| EXERCISE DETAILS |
Reproduce the material below word for word, keeping every line and mark unchanged.

| AVAILABLE RECORDS |
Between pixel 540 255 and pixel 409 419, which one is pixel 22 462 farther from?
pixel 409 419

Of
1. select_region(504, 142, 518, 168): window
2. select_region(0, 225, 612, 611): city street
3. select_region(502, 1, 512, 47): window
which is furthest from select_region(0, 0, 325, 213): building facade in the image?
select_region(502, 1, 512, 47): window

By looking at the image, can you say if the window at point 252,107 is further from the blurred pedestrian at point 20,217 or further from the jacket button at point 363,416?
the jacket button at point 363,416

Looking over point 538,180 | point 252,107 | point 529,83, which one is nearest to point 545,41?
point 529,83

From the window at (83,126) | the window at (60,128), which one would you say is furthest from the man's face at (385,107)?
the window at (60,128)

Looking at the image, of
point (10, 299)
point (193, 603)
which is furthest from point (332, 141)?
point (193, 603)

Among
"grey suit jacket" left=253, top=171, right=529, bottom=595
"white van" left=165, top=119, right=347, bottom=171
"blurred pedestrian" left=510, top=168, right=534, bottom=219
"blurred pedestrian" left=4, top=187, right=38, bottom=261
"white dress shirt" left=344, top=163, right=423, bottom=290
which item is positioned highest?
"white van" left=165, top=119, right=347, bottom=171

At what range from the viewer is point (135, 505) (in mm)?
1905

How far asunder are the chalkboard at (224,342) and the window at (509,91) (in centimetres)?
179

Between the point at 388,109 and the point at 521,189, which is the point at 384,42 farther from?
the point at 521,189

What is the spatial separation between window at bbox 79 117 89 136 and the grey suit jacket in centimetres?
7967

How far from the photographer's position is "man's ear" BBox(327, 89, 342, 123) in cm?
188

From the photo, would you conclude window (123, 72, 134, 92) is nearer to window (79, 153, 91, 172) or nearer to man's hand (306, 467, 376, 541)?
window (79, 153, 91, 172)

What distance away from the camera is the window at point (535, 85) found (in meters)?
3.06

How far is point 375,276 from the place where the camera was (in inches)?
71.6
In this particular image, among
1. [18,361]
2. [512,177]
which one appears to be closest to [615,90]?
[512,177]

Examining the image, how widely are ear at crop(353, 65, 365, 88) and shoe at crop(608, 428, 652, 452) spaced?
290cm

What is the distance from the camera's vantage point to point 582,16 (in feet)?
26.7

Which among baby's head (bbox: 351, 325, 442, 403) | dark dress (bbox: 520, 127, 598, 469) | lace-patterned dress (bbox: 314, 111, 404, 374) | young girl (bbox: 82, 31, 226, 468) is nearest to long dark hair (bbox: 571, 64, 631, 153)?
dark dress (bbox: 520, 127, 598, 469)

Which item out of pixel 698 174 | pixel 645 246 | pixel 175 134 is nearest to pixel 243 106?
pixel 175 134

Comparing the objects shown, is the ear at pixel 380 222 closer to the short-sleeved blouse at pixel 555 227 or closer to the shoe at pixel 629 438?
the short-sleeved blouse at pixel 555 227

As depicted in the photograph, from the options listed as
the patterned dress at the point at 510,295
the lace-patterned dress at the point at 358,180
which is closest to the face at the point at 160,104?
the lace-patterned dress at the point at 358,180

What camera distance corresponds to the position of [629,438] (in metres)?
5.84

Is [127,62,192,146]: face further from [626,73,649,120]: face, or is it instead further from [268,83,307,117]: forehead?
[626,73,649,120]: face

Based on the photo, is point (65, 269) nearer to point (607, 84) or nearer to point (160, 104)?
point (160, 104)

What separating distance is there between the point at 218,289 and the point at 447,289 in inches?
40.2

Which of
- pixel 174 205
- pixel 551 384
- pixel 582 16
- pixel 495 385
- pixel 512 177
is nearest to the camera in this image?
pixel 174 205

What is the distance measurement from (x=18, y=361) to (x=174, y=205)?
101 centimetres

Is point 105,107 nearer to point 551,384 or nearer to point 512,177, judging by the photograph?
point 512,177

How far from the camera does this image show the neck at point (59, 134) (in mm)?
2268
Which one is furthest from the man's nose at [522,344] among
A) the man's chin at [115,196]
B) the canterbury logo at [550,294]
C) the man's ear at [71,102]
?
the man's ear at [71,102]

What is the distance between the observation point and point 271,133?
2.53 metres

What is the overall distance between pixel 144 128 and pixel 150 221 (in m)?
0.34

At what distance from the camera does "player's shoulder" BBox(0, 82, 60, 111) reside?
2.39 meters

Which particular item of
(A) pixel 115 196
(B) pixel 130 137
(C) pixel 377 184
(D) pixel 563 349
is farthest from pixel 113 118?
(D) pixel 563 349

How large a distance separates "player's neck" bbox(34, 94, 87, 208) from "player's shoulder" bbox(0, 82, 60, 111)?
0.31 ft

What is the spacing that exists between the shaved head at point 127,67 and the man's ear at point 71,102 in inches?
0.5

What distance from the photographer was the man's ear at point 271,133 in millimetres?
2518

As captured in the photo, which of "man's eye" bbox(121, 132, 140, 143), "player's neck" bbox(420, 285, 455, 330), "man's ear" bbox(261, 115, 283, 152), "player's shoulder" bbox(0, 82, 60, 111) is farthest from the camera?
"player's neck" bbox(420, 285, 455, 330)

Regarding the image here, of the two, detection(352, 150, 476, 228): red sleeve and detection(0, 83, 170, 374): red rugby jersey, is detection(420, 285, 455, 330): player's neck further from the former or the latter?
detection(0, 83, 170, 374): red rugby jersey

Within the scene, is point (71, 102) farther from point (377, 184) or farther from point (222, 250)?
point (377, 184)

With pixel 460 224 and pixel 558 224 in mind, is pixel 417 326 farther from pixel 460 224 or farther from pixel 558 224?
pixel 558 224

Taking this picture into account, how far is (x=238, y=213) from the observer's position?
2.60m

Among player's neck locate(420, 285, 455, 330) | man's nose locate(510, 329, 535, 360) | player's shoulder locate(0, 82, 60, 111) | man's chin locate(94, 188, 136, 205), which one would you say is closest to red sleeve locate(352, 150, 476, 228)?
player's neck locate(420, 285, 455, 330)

| SOLUTION TO THIS EXERCISE |
Between pixel 540 255 and pixel 409 419, which one is pixel 22 462 farther from?
pixel 409 419

Of
1. select_region(504, 142, 518, 168): window
2. select_region(0, 225, 612, 611): city street
3. select_region(502, 1, 512, 47): window
which is furthest from select_region(0, 0, 325, 213): building facade in the image?
select_region(502, 1, 512, 47): window

By looking at the image, can you say if the window at point 252,107 is further from the blurred pedestrian at point 20,217 or further from the jacket button at point 363,416?
the jacket button at point 363,416

Looking over point 538,180 | point 252,107 | point 529,83, which one is nearest to point 545,41?
point 529,83

From the window at (83,126) | the window at (60,128), which one would you say is furthest from the man's face at (385,107)?
the window at (60,128)

Looking at the image, of
point (10, 299)
point (193, 603)
which is furthest from point (332, 141)?
point (193, 603)

Among
"grey suit jacket" left=253, top=171, right=529, bottom=595
"white van" left=165, top=119, right=347, bottom=171
"blurred pedestrian" left=510, top=168, right=534, bottom=219
"blurred pedestrian" left=4, top=187, right=38, bottom=261
"white dress shirt" left=344, top=163, right=423, bottom=290
which item is positioned highest?
"white van" left=165, top=119, right=347, bottom=171

At what range from the viewer is point (135, 505) (in mm)?
1905

How far asunder are the chalkboard at (224,342) and the window at (509,91) (in centimetres)?
179

Between the point at 388,109 and the point at 521,189, which is the point at 384,42 farther from?
the point at 521,189

What is the spatial separation between window at bbox 79 117 89 136 and the grey suit jacket in centimetres?
7967

How far from the photographer's position is "man's ear" BBox(327, 89, 342, 123) in cm?
188

From the photo, would you conclude window (123, 72, 134, 92) is nearer to window (79, 153, 91, 172) or nearer to man's hand (306, 467, 376, 541)?
window (79, 153, 91, 172)

What distance away from the camera is the window at point (535, 85) found (in meters)?
3.06

How far is point 375,276 from the place where the camera was (in inches)?
71.6
In this particular image, among
1. [18,361]
2. [512,177]
which one appears to be closest to [615,90]?
[512,177]

Examining the image, how widely are ear at crop(353, 65, 365, 88) and shoe at crop(608, 428, 652, 452) spaced?
290cm

What is the distance from the camera's vantage point to point 582,16 (in feet)?
26.7

Which among baby's head (bbox: 351, 325, 442, 403) | dark dress (bbox: 520, 127, 598, 469) | lace-patterned dress (bbox: 314, 111, 404, 374) | young girl (bbox: 82, 31, 226, 468) is nearest to long dark hair (bbox: 571, 64, 631, 153)?
dark dress (bbox: 520, 127, 598, 469)

Which item out of pixel 698 174 | pixel 645 246 | pixel 175 134 is nearest to pixel 243 106?
pixel 175 134

Comparing the objects shown, is the ear at pixel 380 222 closer to the short-sleeved blouse at pixel 555 227 or closer to the shoe at pixel 629 438?
the short-sleeved blouse at pixel 555 227

As depicted in the photograph, from the options listed as
the patterned dress at the point at 510,295
the lace-patterned dress at the point at 358,180
which is closest to the face at the point at 160,104?
the lace-patterned dress at the point at 358,180

What camera distance corresponds to the position of [629,438] (in metres)?
5.84

Is [127,62,192,146]: face further from [626,73,649,120]: face, or is it instead further from [268,83,307,117]: forehead?
[626,73,649,120]: face

Based on the photo, is point (65, 269) nearer to point (607, 84) or nearer to point (160, 104)?
point (160, 104)

What separating distance is there between the point at 218,289 and the point at 447,289 in inches?
40.2

Which of
- pixel 174 205
- pixel 551 384
- pixel 582 16
- pixel 495 385
- pixel 512 177
is nearest to the camera in this image?
pixel 174 205

What is the distance measurement from (x=18, y=361) to (x=174, y=205)?
101 centimetres

Is point 105,107 nearer to point 551,384 or nearer to point 512,177, judging by the photograph?
point 512,177

How far from the camera does this image show the neck at point (59, 134) (in mm)?
2268
Which one is furthest from the man's nose at [522,344] among
A) the man's chin at [115,196]
B) the canterbury logo at [550,294]
C) the man's ear at [71,102]
?
the man's ear at [71,102]

What is the distance between the observation point and point 271,133?
2.53 metres

What is the overall distance between pixel 144 128 and pixel 150 221 (in m)?
0.34

At what distance from the camera does "player's shoulder" BBox(0, 82, 60, 111) reside?
2.39 meters

Which particular item of
(A) pixel 115 196
(B) pixel 130 137
(C) pixel 377 184
(D) pixel 563 349
is farthest from pixel 113 118?
(D) pixel 563 349

How large a distance separates "player's neck" bbox(34, 94, 87, 208) from "player's shoulder" bbox(0, 82, 60, 111)?
0.31 ft

What is the spacing that exists between the shaved head at point 127,67 and the man's ear at point 71,102 in inches?
0.5

What distance from the photographer was the man's ear at point 271,133 in millimetres?
2518

As captured in the photo, which of "man's eye" bbox(121, 132, 140, 143), "player's neck" bbox(420, 285, 455, 330), "man's ear" bbox(261, 115, 283, 152), "player's shoulder" bbox(0, 82, 60, 111) is farthest from the camera?
"player's neck" bbox(420, 285, 455, 330)

Regarding the image here, of the two, detection(352, 150, 476, 228): red sleeve and detection(0, 83, 170, 374): red rugby jersey, is detection(420, 285, 455, 330): player's neck further from the former or the latter?
detection(0, 83, 170, 374): red rugby jersey

Within the scene, is point (71, 102) farther from point (377, 184) or farther from point (222, 250)?
point (377, 184)

With pixel 460 224 and pixel 558 224 in mind, is pixel 417 326 farther from pixel 460 224 or farther from pixel 558 224?
pixel 558 224

Taking this picture into account, how far is (x=238, y=213) from the observer's position?
2.60m

Among player's neck locate(420, 285, 455, 330) | man's nose locate(510, 329, 535, 360) | player's shoulder locate(0, 82, 60, 111) | man's chin locate(94, 188, 136, 205), which one would you say is closest to red sleeve locate(352, 150, 476, 228)?
player's neck locate(420, 285, 455, 330)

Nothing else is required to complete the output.